USC ended up just fine after Bellotti’s decline: they hired Pete Carroll, who would lead the Trojans to two national titles (one shared with LSU) before the team was later stripped of them. But what if Bellotti had taken the USC job? Sure, the Ducks would have still had Joey Harrington under center and a deep, talented roster in 2001. But would Oregon have won the Fiesta Bowl that year with, say, his former assistant Jeff Tedford as head coach? Likely not.

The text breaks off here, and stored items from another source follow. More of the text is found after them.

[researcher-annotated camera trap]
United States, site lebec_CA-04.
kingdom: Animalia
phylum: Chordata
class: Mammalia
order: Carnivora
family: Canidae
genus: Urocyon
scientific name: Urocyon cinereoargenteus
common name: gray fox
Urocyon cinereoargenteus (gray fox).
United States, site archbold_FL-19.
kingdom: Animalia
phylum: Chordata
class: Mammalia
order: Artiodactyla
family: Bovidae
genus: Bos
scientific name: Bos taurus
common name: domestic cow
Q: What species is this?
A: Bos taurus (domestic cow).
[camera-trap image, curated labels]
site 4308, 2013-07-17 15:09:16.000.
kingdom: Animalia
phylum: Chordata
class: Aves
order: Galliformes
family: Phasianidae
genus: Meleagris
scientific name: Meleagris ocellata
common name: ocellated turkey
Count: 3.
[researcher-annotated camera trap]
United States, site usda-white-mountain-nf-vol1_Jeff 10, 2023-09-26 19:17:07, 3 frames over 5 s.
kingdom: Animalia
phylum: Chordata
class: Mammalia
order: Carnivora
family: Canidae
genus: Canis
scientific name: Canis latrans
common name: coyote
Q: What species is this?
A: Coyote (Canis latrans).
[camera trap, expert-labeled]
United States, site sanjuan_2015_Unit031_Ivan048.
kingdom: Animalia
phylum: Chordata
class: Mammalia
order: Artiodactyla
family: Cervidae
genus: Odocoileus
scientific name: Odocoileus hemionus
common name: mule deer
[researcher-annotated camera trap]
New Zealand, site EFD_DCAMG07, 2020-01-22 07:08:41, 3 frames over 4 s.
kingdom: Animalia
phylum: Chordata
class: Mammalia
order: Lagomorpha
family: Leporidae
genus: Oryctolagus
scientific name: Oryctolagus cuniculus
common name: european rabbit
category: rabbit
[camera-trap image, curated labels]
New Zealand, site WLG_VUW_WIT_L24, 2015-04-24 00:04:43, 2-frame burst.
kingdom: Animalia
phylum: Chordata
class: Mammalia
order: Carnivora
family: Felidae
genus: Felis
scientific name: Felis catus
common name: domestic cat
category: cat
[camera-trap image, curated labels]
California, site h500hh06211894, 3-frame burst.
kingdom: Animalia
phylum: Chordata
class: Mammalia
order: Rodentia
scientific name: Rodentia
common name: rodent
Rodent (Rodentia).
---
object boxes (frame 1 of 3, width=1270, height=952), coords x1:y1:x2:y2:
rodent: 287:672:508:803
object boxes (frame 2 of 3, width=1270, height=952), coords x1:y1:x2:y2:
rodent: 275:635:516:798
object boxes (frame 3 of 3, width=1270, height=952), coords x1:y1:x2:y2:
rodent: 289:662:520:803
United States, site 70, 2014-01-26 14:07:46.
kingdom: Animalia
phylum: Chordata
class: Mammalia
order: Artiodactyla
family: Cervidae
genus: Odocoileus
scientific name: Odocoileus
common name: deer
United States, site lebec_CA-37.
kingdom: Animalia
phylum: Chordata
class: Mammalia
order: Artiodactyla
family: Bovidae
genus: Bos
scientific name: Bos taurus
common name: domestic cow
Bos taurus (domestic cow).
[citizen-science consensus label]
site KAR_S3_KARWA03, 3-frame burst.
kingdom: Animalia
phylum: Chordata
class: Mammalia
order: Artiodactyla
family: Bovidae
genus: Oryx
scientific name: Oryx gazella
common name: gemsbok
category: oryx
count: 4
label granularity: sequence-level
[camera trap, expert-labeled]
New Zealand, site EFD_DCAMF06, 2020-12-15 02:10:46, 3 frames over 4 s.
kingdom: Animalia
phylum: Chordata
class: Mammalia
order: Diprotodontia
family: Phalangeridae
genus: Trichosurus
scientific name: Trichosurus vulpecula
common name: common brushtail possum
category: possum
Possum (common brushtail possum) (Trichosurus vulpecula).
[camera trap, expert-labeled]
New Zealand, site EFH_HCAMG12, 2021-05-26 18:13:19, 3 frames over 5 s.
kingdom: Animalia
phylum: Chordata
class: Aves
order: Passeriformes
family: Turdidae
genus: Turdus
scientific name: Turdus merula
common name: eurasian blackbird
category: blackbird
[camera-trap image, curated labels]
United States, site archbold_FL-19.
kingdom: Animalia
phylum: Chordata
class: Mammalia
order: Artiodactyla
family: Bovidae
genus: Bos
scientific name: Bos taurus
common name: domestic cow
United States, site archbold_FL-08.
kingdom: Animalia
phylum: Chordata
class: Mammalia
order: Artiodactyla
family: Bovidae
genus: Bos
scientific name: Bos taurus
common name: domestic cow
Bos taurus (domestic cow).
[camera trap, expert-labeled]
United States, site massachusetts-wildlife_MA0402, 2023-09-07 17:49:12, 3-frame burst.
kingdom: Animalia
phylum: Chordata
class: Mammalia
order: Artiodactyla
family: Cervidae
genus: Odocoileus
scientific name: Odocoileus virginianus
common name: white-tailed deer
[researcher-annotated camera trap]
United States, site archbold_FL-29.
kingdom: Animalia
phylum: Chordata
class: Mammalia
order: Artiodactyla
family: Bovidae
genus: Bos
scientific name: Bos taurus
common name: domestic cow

Today Oregon’s head coach is considered by many to be the greatest mind in all of college football. While it’s likely that Chip Kelly will someday leave Eugene to coach elsewhere, it’s overwhelmingly likely that it won’t be for USC. Although the Trojans will always have a greater recruiting base in their namesake Southern California than the Ducks will have in Oregon and the Northwest, the USC job is, despite the program’s continuing winning tradition, no longer so much better than coaching in Eugene. If Kelly leaves, it will be for the NFL.
It may be true that Oregon can never equal the football legacy of USC. It would take 20 straight Duck victories over the Trojans to equal the all-time series, and the Trojans show no signs of succumbing to a multi-year slumber (even if Lane Kiffin is no Pete Carroll). But consider this: before 1994, the magical Rose Bowl season in which Oregon’s program was all but reborn, the Ducks were a collective 10-32-2 against USC. Since 1994, the Ducks are 8-6, even though those years have been some of the Trojans’ best. A century of history can’t be re-written, but the thing about history is that it continues to unfold.
Brian Libby is a writer and photographer living in Portland. A life-long Ducks football fanatic who first visited Autzen Stadium at age eight, he is the author of two histories of UO football, “Tales From the Oregon Ducks Sideline” and “The University of Oregon Football Vault.” When not delving into all things Ducks, Brian works as a freelance journalist covering design, film and visual art for publications like The New York Times, Architect, and Dwell, among others.